Let’s talk about trauma – how it affects our brains and why EMDR treatment can help us move past it.
How Trauma Affects our Brains
When traumatic events happen to us – whether it’s big traumas, like life-threatening events, or little traumas, like our friends laughing at us – our brains process these memories, moving them to long-term storage, so that we can move past them. This processing often happens during REM sleep and makes the past feel like the past.
However, trauma can overwhelm this system when huge amounts of emotionally laden information enter our brain and we struggle to process it. Instead, the information becomes stuck in our emotional brain limbic system and each time we are in similar situations, our brain triggers, sending us into panic mode, telling us something is wrong. Our brain doesn’t understand that this is a new situation, but instead believes that the same, horrible event, is occurring again in the present. For example, if I was in a car accident driving home from work on a rainy day, the next time I am driving home from work on a rainy day, my brain might trigger and I may experience the fears, sensations, and/or flashbacks from the car accident. My brain can’t distinguish the past from the present and my stress level skyrockets. In this way, trauma imprisons our brain, forcing it to repeat the past over and over.
How EMDR Can Help – Leveraging Our Brain’s Self-Healing Capability
If you observe somebody sleeping during the REM stage, you will notice that their eyes move back and forth, back and forth. Scientists believe these eye movements facilitate our brain’s memory processing, allowing us to clean up memories, including traumas.
In the mid-1980s, Francine Shapiro, an American psychologist, began to wonder whether we could use this self-healing mechanism to help trauma survivors. She began experimenting and noticed that highly distressing events could be processed successfully by thinking about the traumatic event while mimicking the eye movements associated with REM sleep. She called this technique Eye Movement Desensitization and Reprocessing Therapy (EMDR).
When therapists work with EMDR, we encourage clients to recall the traumatic memory in the safe therapeutic space and then encourage the whole brain to work together using eye movements (or other bilateral stimulation), while asking targeted questions. This process connects the emotional brain that struggles to distinguish the past from the present with the logical brain that knows the past is in the past.
Trauma and EMDR – A Case Study
Let me give you a strange example to show you how this fits together. Long-ago, one of my clients was really traumatized and was diagnosed with PTSD, depression, anxiety, and borderline personality disorder. Anytime she saw the colour purple, she experienced such high anxiety it made her feel sick.
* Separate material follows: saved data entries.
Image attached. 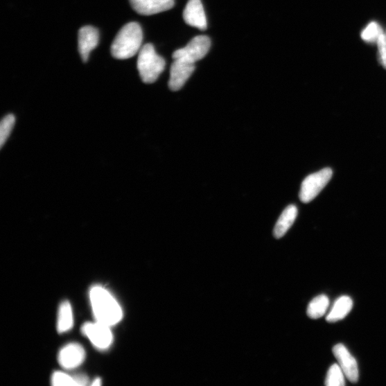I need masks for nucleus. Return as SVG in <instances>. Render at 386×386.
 <instances>
[{
    "label": "nucleus",
    "mask_w": 386,
    "mask_h": 386,
    "mask_svg": "<svg viewBox=\"0 0 386 386\" xmlns=\"http://www.w3.org/2000/svg\"><path fill=\"white\" fill-rule=\"evenodd\" d=\"M89 301L96 322L112 326L122 320L123 312L121 305L105 288L95 286L91 288Z\"/></svg>",
    "instance_id": "f257e3e1"
},
{
    "label": "nucleus",
    "mask_w": 386,
    "mask_h": 386,
    "mask_svg": "<svg viewBox=\"0 0 386 386\" xmlns=\"http://www.w3.org/2000/svg\"><path fill=\"white\" fill-rule=\"evenodd\" d=\"M143 30L137 22H130L119 31L111 45V54L118 60L131 58L142 49Z\"/></svg>",
    "instance_id": "f03ea898"
},
{
    "label": "nucleus",
    "mask_w": 386,
    "mask_h": 386,
    "mask_svg": "<svg viewBox=\"0 0 386 386\" xmlns=\"http://www.w3.org/2000/svg\"><path fill=\"white\" fill-rule=\"evenodd\" d=\"M137 64L143 82L151 84L164 72L166 61L157 55L152 44H146L139 52Z\"/></svg>",
    "instance_id": "7ed1b4c3"
},
{
    "label": "nucleus",
    "mask_w": 386,
    "mask_h": 386,
    "mask_svg": "<svg viewBox=\"0 0 386 386\" xmlns=\"http://www.w3.org/2000/svg\"><path fill=\"white\" fill-rule=\"evenodd\" d=\"M332 176L331 168H324L308 175L301 185L299 193L301 200L305 203L312 201L326 186Z\"/></svg>",
    "instance_id": "20e7f679"
},
{
    "label": "nucleus",
    "mask_w": 386,
    "mask_h": 386,
    "mask_svg": "<svg viewBox=\"0 0 386 386\" xmlns=\"http://www.w3.org/2000/svg\"><path fill=\"white\" fill-rule=\"evenodd\" d=\"M211 45V42L208 36H197L187 44V46L175 51L173 58L182 59L195 64L208 54Z\"/></svg>",
    "instance_id": "39448f33"
},
{
    "label": "nucleus",
    "mask_w": 386,
    "mask_h": 386,
    "mask_svg": "<svg viewBox=\"0 0 386 386\" xmlns=\"http://www.w3.org/2000/svg\"><path fill=\"white\" fill-rule=\"evenodd\" d=\"M109 327L98 322L86 323L82 327V332L95 347L105 350L110 346L113 340Z\"/></svg>",
    "instance_id": "423d86ee"
},
{
    "label": "nucleus",
    "mask_w": 386,
    "mask_h": 386,
    "mask_svg": "<svg viewBox=\"0 0 386 386\" xmlns=\"http://www.w3.org/2000/svg\"><path fill=\"white\" fill-rule=\"evenodd\" d=\"M195 69L194 63L182 59H174L170 67L169 88L179 90L184 86Z\"/></svg>",
    "instance_id": "0eeeda50"
},
{
    "label": "nucleus",
    "mask_w": 386,
    "mask_h": 386,
    "mask_svg": "<svg viewBox=\"0 0 386 386\" xmlns=\"http://www.w3.org/2000/svg\"><path fill=\"white\" fill-rule=\"evenodd\" d=\"M333 353L337 360V365L342 368L348 380L353 383H357L359 378L358 363L346 347L343 344L335 345L333 349Z\"/></svg>",
    "instance_id": "6e6552de"
},
{
    "label": "nucleus",
    "mask_w": 386,
    "mask_h": 386,
    "mask_svg": "<svg viewBox=\"0 0 386 386\" xmlns=\"http://www.w3.org/2000/svg\"><path fill=\"white\" fill-rule=\"evenodd\" d=\"M85 358L83 347L76 343L63 347L58 355V361L62 368L72 369L82 365Z\"/></svg>",
    "instance_id": "1a4fd4ad"
},
{
    "label": "nucleus",
    "mask_w": 386,
    "mask_h": 386,
    "mask_svg": "<svg viewBox=\"0 0 386 386\" xmlns=\"http://www.w3.org/2000/svg\"><path fill=\"white\" fill-rule=\"evenodd\" d=\"M135 12L142 15H152L166 12L175 6L174 0H130Z\"/></svg>",
    "instance_id": "9d476101"
},
{
    "label": "nucleus",
    "mask_w": 386,
    "mask_h": 386,
    "mask_svg": "<svg viewBox=\"0 0 386 386\" xmlns=\"http://www.w3.org/2000/svg\"><path fill=\"white\" fill-rule=\"evenodd\" d=\"M184 19L188 26L201 30L207 29V19L201 0H189L184 12Z\"/></svg>",
    "instance_id": "9b49d317"
},
{
    "label": "nucleus",
    "mask_w": 386,
    "mask_h": 386,
    "mask_svg": "<svg viewBox=\"0 0 386 386\" xmlns=\"http://www.w3.org/2000/svg\"><path fill=\"white\" fill-rule=\"evenodd\" d=\"M99 42V32L92 26L82 28L78 33V49L84 62L88 60L91 51H94Z\"/></svg>",
    "instance_id": "f8f14e48"
},
{
    "label": "nucleus",
    "mask_w": 386,
    "mask_h": 386,
    "mask_svg": "<svg viewBox=\"0 0 386 386\" xmlns=\"http://www.w3.org/2000/svg\"><path fill=\"white\" fill-rule=\"evenodd\" d=\"M353 306V300L347 296L337 299L326 316V321L335 323L342 321L349 314Z\"/></svg>",
    "instance_id": "ddd939ff"
},
{
    "label": "nucleus",
    "mask_w": 386,
    "mask_h": 386,
    "mask_svg": "<svg viewBox=\"0 0 386 386\" xmlns=\"http://www.w3.org/2000/svg\"><path fill=\"white\" fill-rule=\"evenodd\" d=\"M298 216V209L296 206L288 207L281 215L274 229V236L281 238L290 229Z\"/></svg>",
    "instance_id": "4468645a"
},
{
    "label": "nucleus",
    "mask_w": 386,
    "mask_h": 386,
    "mask_svg": "<svg viewBox=\"0 0 386 386\" xmlns=\"http://www.w3.org/2000/svg\"><path fill=\"white\" fill-rule=\"evenodd\" d=\"M73 326V315L72 306L69 301L62 302L59 308L58 331L64 333L72 328Z\"/></svg>",
    "instance_id": "2eb2a0df"
},
{
    "label": "nucleus",
    "mask_w": 386,
    "mask_h": 386,
    "mask_svg": "<svg viewBox=\"0 0 386 386\" xmlns=\"http://www.w3.org/2000/svg\"><path fill=\"white\" fill-rule=\"evenodd\" d=\"M329 305L330 301L326 295H320V296L313 299L309 304L307 315L312 319H320L326 314Z\"/></svg>",
    "instance_id": "dca6fc26"
},
{
    "label": "nucleus",
    "mask_w": 386,
    "mask_h": 386,
    "mask_svg": "<svg viewBox=\"0 0 386 386\" xmlns=\"http://www.w3.org/2000/svg\"><path fill=\"white\" fill-rule=\"evenodd\" d=\"M345 374L338 365H333L329 369L325 381L327 386H343L345 385Z\"/></svg>",
    "instance_id": "f3484780"
},
{
    "label": "nucleus",
    "mask_w": 386,
    "mask_h": 386,
    "mask_svg": "<svg viewBox=\"0 0 386 386\" xmlns=\"http://www.w3.org/2000/svg\"><path fill=\"white\" fill-rule=\"evenodd\" d=\"M15 123V117L12 114L6 116L0 125V146L3 148L10 137Z\"/></svg>",
    "instance_id": "a211bd4d"
},
{
    "label": "nucleus",
    "mask_w": 386,
    "mask_h": 386,
    "mask_svg": "<svg viewBox=\"0 0 386 386\" xmlns=\"http://www.w3.org/2000/svg\"><path fill=\"white\" fill-rule=\"evenodd\" d=\"M383 33H384L377 22L372 21L362 30L361 38L367 42H377L378 38Z\"/></svg>",
    "instance_id": "6ab92c4d"
},
{
    "label": "nucleus",
    "mask_w": 386,
    "mask_h": 386,
    "mask_svg": "<svg viewBox=\"0 0 386 386\" xmlns=\"http://www.w3.org/2000/svg\"><path fill=\"white\" fill-rule=\"evenodd\" d=\"M52 384L55 386L77 385L74 377L60 371H56L53 374L52 377Z\"/></svg>",
    "instance_id": "aec40b11"
},
{
    "label": "nucleus",
    "mask_w": 386,
    "mask_h": 386,
    "mask_svg": "<svg viewBox=\"0 0 386 386\" xmlns=\"http://www.w3.org/2000/svg\"><path fill=\"white\" fill-rule=\"evenodd\" d=\"M378 58L381 65L386 69V35L383 33L377 41Z\"/></svg>",
    "instance_id": "412c9836"
},
{
    "label": "nucleus",
    "mask_w": 386,
    "mask_h": 386,
    "mask_svg": "<svg viewBox=\"0 0 386 386\" xmlns=\"http://www.w3.org/2000/svg\"><path fill=\"white\" fill-rule=\"evenodd\" d=\"M77 385H85L88 382V378L84 375H78L74 376Z\"/></svg>",
    "instance_id": "4be33fe9"
},
{
    "label": "nucleus",
    "mask_w": 386,
    "mask_h": 386,
    "mask_svg": "<svg viewBox=\"0 0 386 386\" xmlns=\"http://www.w3.org/2000/svg\"><path fill=\"white\" fill-rule=\"evenodd\" d=\"M100 385H101V380L99 378H96L94 380V382L92 383V385H94V386H95V385L96 386H99Z\"/></svg>",
    "instance_id": "5701e85b"
}]
</instances>
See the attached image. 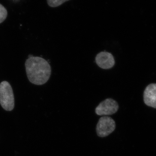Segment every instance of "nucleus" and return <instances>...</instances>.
I'll use <instances>...</instances> for the list:
<instances>
[{
  "label": "nucleus",
  "mask_w": 156,
  "mask_h": 156,
  "mask_svg": "<svg viewBox=\"0 0 156 156\" xmlns=\"http://www.w3.org/2000/svg\"><path fill=\"white\" fill-rule=\"evenodd\" d=\"M26 70L30 82L36 85L46 83L51 75L49 62L40 57H29L25 62Z\"/></svg>",
  "instance_id": "nucleus-1"
},
{
  "label": "nucleus",
  "mask_w": 156,
  "mask_h": 156,
  "mask_svg": "<svg viewBox=\"0 0 156 156\" xmlns=\"http://www.w3.org/2000/svg\"><path fill=\"white\" fill-rule=\"evenodd\" d=\"M0 104L5 110L11 111L14 107V98L13 89L7 81L0 83Z\"/></svg>",
  "instance_id": "nucleus-2"
},
{
  "label": "nucleus",
  "mask_w": 156,
  "mask_h": 156,
  "mask_svg": "<svg viewBox=\"0 0 156 156\" xmlns=\"http://www.w3.org/2000/svg\"><path fill=\"white\" fill-rule=\"evenodd\" d=\"M115 127V122L112 118L107 116L101 117L96 126L97 135L101 137L108 136L113 132Z\"/></svg>",
  "instance_id": "nucleus-3"
},
{
  "label": "nucleus",
  "mask_w": 156,
  "mask_h": 156,
  "mask_svg": "<svg viewBox=\"0 0 156 156\" xmlns=\"http://www.w3.org/2000/svg\"><path fill=\"white\" fill-rule=\"evenodd\" d=\"M119 108V105L117 101L108 98L101 102L95 108V112L98 115H110L117 112Z\"/></svg>",
  "instance_id": "nucleus-4"
},
{
  "label": "nucleus",
  "mask_w": 156,
  "mask_h": 156,
  "mask_svg": "<svg viewBox=\"0 0 156 156\" xmlns=\"http://www.w3.org/2000/svg\"><path fill=\"white\" fill-rule=\"evenodd\" d=\"M96 64L99 67L105 69H109L114 66L115 58L111 53L108 52H101L95 57Z\"/></svg>",
  "instance_id": "nucleus-5"
},
{
  "label": "nucleus",
  "mask_w": 156,
  "mask_h": 156,
  "mask_svg": "<svg viewBox=\"0 0 156 156\" xmlns=\"http://www.w3.org/2000/svg\"><path fill=\"white\" fill-rule=\"evenodd\" d=\"M144 100L147 106L156 108V84H150L144 93Z\"/></svg>",
  "instance_id": "nucleus-6"
},
{
  "label": "nucleus",
  "mask_w": 156,
  "mask_h": 156,
  "mask_svg": "<svg viewBox=\"0 0 156 156\" xmlns=\"http://www.w3.org/2000/svg\"><path fill=\"white\" fill-rule=\"evenodd\" d=\"M69 0H47L48 5L52 8L57 7L61 5L65 2Z\"/></svg>",
  "instance_id": "nucleus-7"
},
{
  "label": "nucleus",
  "mask_w": 156,
  "mask_h": 156,
  "mask_svg": "<svg viewBox=\"0 0 156 156\" xmlns=\"http://www.w3.org/2000/svg\"><path fill=\"white\" fill-rule=\"evenodd\" d=\"M8 16V11L7 9L0 4V23L5 21Z\"/></svg>",
  "instance_id": "nucleus-8"
}]
</instances>
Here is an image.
She knew this was strange and that the colour purple wasn’t dangerous, but she couldn’t stop her nervousness and her body’s reaction – rapid heart rate, sweaty palms, and so forth. When we started EMDR, she began to remember being abused as a six or seven year old girl. And guess what? She remembered that the abusers room was purple. Her brain’s reaction began to make sense. Every time she saw the colour purple, her brain took her back to that abuser’s room and she was that scared, terrorized six or seven year old little girl again. Her emotional brain didn’t know 30+ years had passed since the memory remained unprocessed. Her brain was sending her messages, telling her she was unsafe. With EMDR, she successfully processed these memories, calming her emotional brain and connecting it to her logical brain, so that the colour purple no longer felt unsafe for her.
A Hopeful Message
I have practiced EMDR for well over a decade and have worked with people who have experienced all kinds of trauma – from childhood abuse and/or neglect, to domestic violence, to first responders, like police officers. Many of these clients had tried other kinds of talk therapies and did not heal. They began blaming themselves, thinking, “I’m not good enough. I learned all these techniques and tools, but I can’t use them in my life.” But talk therapies tend to target the prefrontal cortex (logical brain), rather than our limbic systems (emotional brain), where neuroscience shows that traumatic memories are stored.
It is not your fault and you do not need to suffer. EMDR is a brain-based, scientific technique that targets the limbic system (our emotional brain) and can help you process your trauma easily and efficiently. Once your memories are processed and your emotional and logical brains work together, symptoms will remit and you can learn and use new tools from other therapies successfully. But first, we need to clean up the emotional mess that trauma stored in your brain.
So, feel hopeful. No matter what kind of trauma you’ve experienced, trauma does not need to be your prison.